Josh Kimbrough: Slither, Soar & Disappear


[Tompkins Square; June 19]

Nearly every song on Josh Kimbrough’s new instrumental guitar record, Slither, Soar & Disappear, hones in on an evocative image of the natural world: There’s “Giant Leopard Moth” and “Morning Moon,” “Backyard Hawk” and “Sunbathing Water Snake.” Kimbrough is adept at the emotional close lens, and the specificity of these images makes each song feel rich and suspended in amber. 

Kimbrough, whom you might know from Chapel Hill indie bands like Butterflies and Teardrop Canyon, wrote the album during scattered moments of quiet as a new parent. A radiant immersion in the present moment shines through. 

A fingerstyle guitarist and composer long associated with Trekky Records, Kimbrough enlists Casey Toll, Jeff Crawford, Andrew Marlin, and Leah Gibson for instrumental backing on this album—the first under his own name—and they give it a textured, dynamic feel.
■ ■ ■ ■ ■ ■ ■
Complete the following =>
1. Translate this sentence from the review of Josh Kimbrough's album into Spanish: "A radiant immersion in the present moment shines through."
2. Proceed with the review of Josh Kimbrough's album Slither, Soar & Disappear, picking up after its last sentence.
The records that come next were taken from a separate source.

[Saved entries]
■ ■ ■ ■ ■ ■ ■
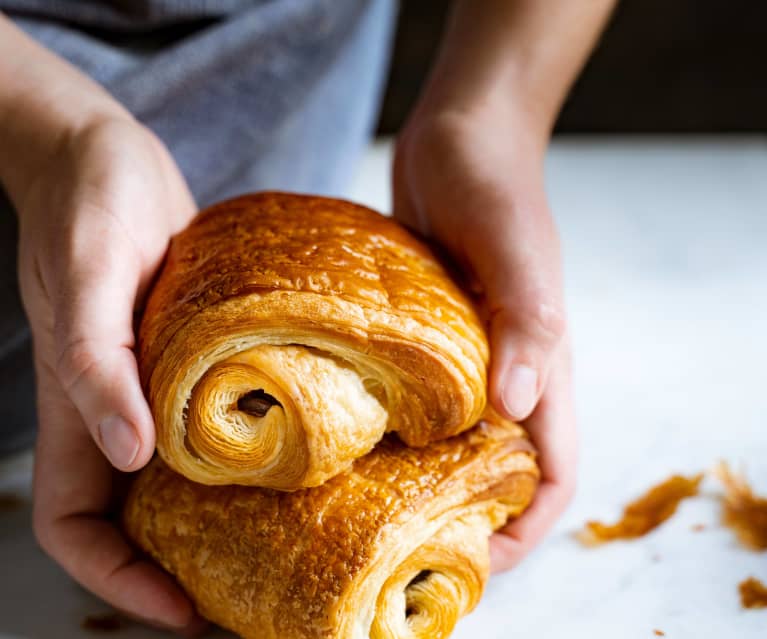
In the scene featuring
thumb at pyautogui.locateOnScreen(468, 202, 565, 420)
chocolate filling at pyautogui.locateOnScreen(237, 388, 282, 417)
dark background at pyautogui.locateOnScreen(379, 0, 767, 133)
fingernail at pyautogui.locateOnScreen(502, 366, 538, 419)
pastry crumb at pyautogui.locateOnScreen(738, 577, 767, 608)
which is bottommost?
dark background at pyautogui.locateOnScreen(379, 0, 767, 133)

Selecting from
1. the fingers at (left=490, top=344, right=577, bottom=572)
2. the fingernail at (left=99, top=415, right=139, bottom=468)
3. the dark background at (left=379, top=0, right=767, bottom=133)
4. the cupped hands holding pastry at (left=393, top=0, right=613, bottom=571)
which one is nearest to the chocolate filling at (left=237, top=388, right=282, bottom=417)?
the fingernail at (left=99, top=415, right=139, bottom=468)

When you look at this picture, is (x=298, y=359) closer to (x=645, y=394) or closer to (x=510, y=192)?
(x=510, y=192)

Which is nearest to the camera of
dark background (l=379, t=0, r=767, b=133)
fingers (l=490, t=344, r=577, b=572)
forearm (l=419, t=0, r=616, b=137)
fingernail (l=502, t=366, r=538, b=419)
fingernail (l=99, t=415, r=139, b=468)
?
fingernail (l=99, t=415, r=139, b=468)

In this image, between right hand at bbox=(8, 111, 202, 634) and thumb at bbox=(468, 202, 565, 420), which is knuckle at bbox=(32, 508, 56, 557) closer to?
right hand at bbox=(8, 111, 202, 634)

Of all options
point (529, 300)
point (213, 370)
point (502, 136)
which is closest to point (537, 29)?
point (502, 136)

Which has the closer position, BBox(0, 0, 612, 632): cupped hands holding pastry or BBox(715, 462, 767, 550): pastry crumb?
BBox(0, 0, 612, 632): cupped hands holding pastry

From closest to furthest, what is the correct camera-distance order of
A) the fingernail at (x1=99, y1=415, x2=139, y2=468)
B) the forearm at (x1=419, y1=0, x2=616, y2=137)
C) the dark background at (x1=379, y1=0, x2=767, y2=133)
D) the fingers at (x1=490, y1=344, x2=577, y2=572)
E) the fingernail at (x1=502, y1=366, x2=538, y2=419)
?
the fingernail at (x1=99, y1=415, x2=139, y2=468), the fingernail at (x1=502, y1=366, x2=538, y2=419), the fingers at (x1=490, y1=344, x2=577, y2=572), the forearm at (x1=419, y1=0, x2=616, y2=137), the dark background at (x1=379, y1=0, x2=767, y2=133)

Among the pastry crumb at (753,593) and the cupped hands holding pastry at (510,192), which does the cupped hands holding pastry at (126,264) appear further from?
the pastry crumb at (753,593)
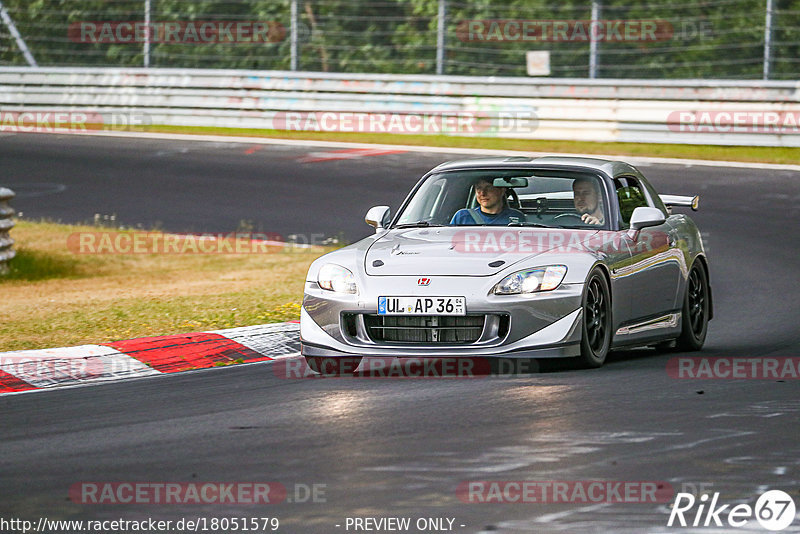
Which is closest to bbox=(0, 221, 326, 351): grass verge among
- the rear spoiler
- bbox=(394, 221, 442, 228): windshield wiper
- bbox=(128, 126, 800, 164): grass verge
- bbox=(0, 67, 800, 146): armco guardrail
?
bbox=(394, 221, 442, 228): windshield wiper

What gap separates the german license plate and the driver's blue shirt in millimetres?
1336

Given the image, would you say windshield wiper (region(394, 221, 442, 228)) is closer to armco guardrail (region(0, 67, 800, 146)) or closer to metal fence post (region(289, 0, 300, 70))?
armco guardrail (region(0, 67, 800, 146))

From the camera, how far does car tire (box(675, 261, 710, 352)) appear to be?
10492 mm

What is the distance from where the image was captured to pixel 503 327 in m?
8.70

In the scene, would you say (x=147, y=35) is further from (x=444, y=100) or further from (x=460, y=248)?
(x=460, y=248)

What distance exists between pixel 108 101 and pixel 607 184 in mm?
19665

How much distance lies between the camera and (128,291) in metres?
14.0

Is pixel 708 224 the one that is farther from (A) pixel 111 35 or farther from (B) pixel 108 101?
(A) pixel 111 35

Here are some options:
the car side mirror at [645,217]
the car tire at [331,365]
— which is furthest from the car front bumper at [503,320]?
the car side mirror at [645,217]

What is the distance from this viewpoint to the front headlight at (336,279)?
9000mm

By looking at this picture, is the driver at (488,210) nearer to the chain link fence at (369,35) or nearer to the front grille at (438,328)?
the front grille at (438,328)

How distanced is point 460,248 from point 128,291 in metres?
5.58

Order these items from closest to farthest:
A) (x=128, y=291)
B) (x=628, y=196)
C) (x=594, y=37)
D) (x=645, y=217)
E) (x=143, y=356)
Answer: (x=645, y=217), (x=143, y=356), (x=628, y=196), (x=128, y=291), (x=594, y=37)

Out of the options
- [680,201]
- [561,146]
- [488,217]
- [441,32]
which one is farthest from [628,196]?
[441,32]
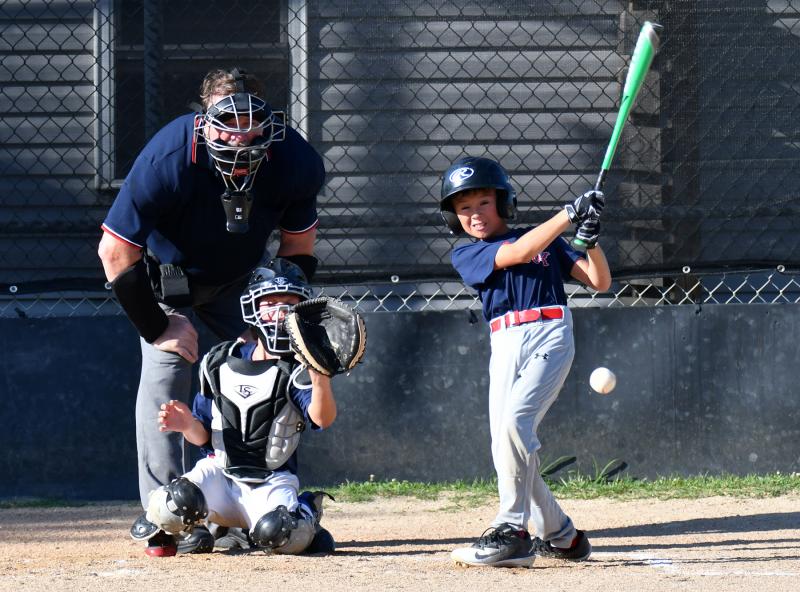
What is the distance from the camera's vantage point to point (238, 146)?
■ ■ ■ ■ ■ ■ ■
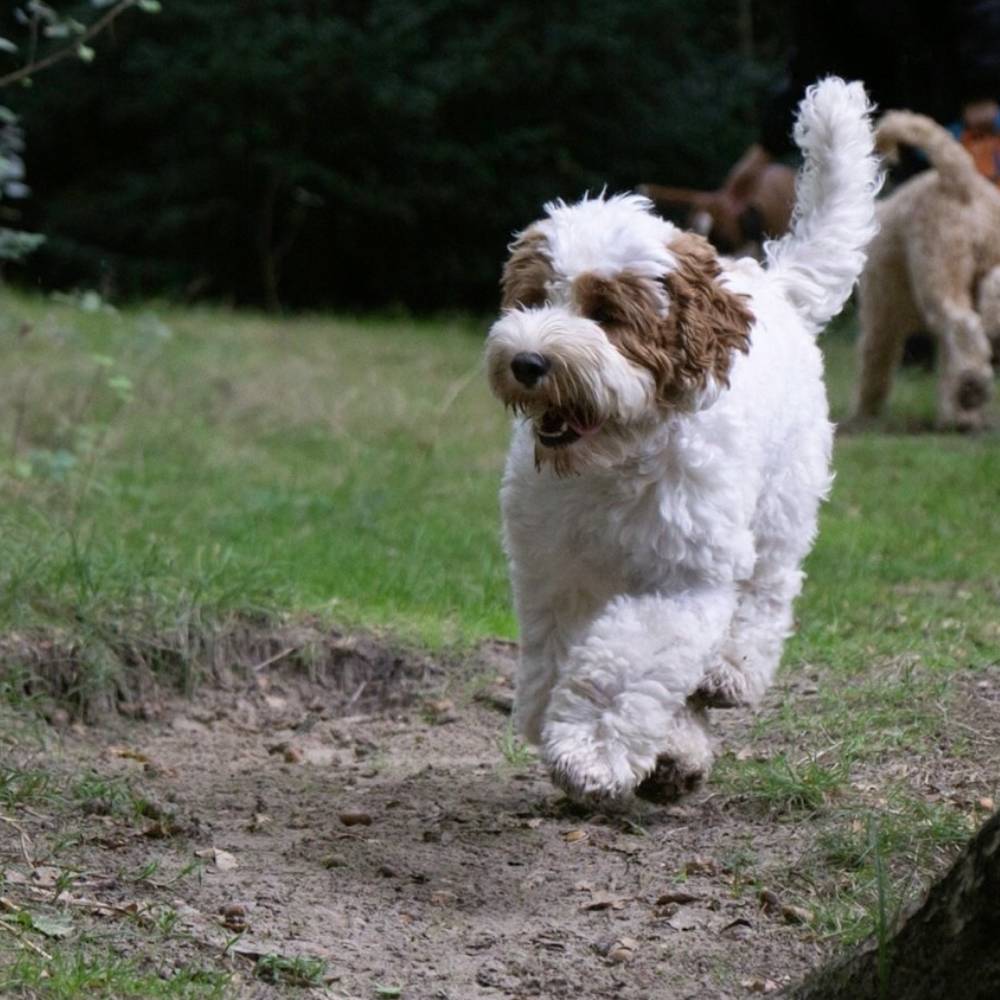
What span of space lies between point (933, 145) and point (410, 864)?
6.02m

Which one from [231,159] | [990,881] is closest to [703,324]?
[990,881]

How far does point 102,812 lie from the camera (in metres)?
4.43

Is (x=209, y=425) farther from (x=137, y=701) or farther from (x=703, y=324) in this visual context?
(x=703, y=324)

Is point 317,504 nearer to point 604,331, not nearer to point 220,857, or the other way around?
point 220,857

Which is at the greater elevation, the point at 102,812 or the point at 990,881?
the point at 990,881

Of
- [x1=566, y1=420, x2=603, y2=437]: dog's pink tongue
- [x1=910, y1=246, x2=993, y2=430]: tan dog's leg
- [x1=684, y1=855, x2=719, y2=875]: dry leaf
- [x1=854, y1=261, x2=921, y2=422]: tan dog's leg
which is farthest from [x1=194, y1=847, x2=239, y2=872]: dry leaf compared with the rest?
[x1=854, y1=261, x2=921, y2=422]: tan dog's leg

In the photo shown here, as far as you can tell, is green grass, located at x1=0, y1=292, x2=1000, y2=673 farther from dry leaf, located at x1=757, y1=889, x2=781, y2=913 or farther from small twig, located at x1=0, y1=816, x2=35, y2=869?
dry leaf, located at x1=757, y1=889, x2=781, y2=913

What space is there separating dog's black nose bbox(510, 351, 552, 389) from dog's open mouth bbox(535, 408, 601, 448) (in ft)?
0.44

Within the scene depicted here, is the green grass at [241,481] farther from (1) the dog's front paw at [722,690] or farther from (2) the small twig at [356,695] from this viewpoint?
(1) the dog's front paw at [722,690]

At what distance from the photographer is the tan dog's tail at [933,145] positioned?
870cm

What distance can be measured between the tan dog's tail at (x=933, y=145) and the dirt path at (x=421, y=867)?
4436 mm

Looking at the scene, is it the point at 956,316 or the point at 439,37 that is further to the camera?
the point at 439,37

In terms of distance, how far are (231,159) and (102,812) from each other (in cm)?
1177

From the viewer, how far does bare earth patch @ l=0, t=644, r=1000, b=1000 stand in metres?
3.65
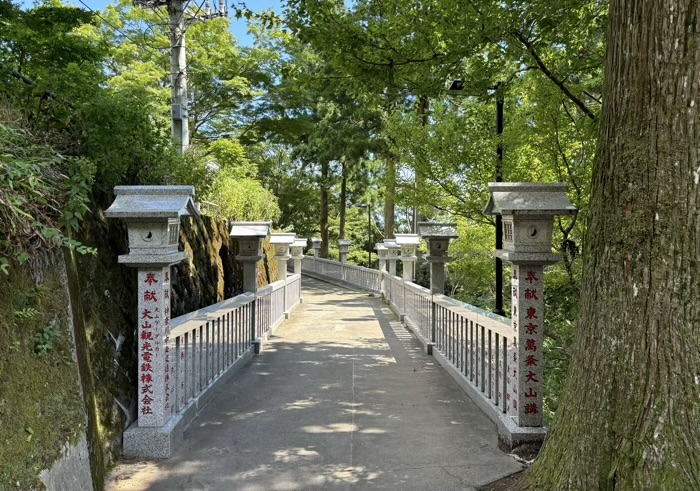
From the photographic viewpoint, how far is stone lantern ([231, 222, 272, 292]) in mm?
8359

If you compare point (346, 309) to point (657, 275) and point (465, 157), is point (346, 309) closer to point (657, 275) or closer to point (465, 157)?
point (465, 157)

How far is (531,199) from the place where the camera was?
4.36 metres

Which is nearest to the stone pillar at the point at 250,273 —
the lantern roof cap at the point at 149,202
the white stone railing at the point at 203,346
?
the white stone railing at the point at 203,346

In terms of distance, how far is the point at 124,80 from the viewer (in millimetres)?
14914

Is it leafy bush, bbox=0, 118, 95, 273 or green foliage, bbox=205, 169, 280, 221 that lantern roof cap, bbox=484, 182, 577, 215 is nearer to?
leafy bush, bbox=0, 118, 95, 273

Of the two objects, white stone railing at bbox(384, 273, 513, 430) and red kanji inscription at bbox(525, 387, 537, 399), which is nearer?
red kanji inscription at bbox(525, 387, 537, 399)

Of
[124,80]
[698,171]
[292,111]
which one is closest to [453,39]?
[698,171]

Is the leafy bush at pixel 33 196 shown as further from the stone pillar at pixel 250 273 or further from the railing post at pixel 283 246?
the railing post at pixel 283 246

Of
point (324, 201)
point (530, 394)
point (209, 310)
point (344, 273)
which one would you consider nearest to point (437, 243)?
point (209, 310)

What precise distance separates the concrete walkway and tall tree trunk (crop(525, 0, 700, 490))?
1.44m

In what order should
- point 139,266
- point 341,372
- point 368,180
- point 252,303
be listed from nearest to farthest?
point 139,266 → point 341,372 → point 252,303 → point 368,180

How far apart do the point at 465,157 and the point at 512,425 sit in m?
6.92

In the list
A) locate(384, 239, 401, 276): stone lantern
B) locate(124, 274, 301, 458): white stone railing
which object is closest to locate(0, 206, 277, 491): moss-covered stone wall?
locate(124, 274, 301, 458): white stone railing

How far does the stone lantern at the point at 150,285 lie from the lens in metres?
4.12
■ ■ ■ ■ ■ ■ ■
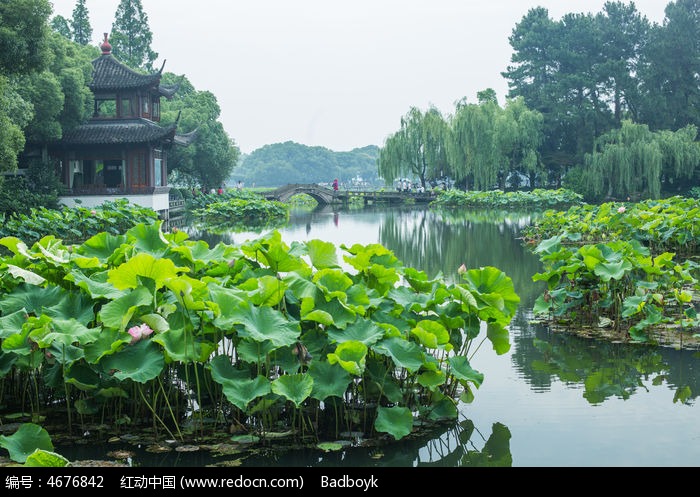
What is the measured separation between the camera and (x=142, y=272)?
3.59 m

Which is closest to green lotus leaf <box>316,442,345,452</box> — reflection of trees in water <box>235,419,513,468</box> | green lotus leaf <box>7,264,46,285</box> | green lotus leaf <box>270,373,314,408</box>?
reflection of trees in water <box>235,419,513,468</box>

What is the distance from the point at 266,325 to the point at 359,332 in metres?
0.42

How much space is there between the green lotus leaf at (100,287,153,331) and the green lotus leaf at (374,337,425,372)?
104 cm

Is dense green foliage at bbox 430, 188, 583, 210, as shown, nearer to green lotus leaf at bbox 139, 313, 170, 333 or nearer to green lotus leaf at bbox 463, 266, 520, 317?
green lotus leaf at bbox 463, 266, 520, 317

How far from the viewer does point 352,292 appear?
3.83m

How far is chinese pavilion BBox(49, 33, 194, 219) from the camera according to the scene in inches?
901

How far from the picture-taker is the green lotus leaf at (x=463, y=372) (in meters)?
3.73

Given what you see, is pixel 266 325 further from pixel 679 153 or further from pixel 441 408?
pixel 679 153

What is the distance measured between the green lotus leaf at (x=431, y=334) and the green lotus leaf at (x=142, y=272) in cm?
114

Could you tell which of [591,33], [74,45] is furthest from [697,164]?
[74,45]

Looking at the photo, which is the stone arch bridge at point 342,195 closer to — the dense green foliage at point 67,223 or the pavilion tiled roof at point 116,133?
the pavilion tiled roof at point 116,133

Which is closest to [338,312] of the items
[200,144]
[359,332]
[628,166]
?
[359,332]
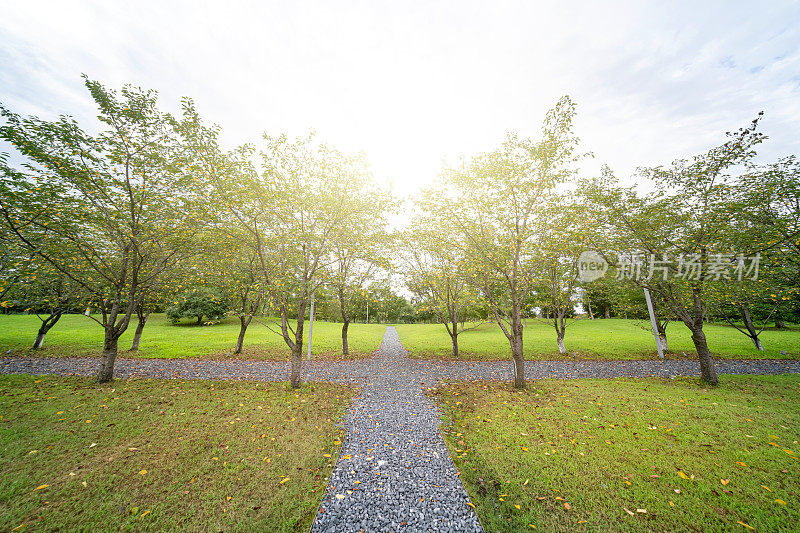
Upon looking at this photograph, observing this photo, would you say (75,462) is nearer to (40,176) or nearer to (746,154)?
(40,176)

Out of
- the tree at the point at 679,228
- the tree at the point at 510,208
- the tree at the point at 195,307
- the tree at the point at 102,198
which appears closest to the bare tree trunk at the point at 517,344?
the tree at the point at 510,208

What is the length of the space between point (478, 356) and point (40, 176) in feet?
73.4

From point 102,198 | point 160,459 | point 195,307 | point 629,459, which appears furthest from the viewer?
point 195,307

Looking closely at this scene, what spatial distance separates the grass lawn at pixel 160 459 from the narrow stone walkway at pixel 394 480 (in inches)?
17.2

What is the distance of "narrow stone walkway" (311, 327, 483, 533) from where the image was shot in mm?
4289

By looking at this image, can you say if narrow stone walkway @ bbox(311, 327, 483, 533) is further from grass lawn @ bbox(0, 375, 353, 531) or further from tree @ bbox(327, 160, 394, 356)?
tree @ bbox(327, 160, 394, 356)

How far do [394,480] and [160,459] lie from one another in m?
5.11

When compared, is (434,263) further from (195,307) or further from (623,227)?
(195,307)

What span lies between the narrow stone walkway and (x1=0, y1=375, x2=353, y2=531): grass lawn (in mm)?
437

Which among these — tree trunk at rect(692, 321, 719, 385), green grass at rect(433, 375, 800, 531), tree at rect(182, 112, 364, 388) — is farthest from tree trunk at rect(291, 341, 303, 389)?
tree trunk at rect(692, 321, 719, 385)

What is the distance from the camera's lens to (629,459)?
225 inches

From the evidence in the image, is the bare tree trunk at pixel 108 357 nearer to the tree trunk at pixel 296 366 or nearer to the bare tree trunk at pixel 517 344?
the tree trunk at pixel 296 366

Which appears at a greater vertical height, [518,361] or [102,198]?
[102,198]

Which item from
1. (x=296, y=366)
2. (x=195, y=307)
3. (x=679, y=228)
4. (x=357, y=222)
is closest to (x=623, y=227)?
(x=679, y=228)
■ ■ ■ ■ ■ ■ ■
Exercise answers =>
1. Se percibe una radiante inmersión en el momento presente.

2.
Kimbrough has said that he learned to play music by studying Freddie King instrumentals, and that bluesy influence is apparent in his deft fingerpicking. He stirs up lush flurries of notes as the songs weave between plaintive moments of isolated steel-string and full-bodied instrumentation (double bass, flute, strings, mandolin, banjo, and drums). 

On “Backyard Hawk,” Rachel Kiel’s trilling flute creates a sense of soaring, while Kimbrough’s patient, probing guitar brings the song back to earth. As with parenthood, he may be experiencing something big and awe-inspiring, but it’s in his backyard and he’s there for it. So are we.